ACTIVITY -> Pull every line with the word "Water" out of the entries below.

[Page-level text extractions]
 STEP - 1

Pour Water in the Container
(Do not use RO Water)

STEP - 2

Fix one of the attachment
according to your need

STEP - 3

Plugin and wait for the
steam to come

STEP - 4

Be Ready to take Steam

--

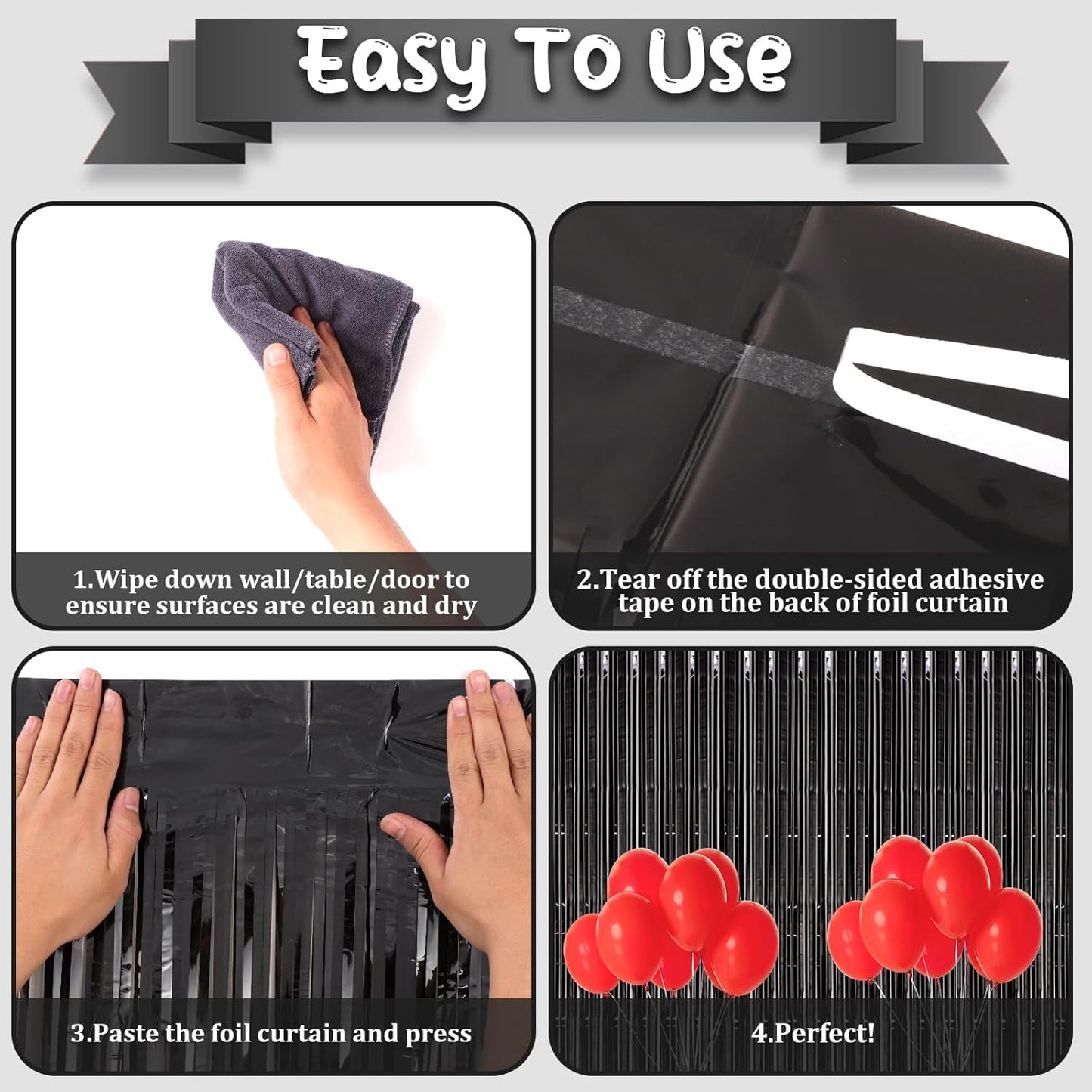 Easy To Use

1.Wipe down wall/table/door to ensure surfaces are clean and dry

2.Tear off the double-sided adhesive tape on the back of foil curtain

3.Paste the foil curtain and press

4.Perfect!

--

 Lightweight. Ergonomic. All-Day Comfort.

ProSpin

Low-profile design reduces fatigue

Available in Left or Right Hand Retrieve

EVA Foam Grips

WORKED SOLUTION ->
Pour Water in the Container
(Do not use RO Water)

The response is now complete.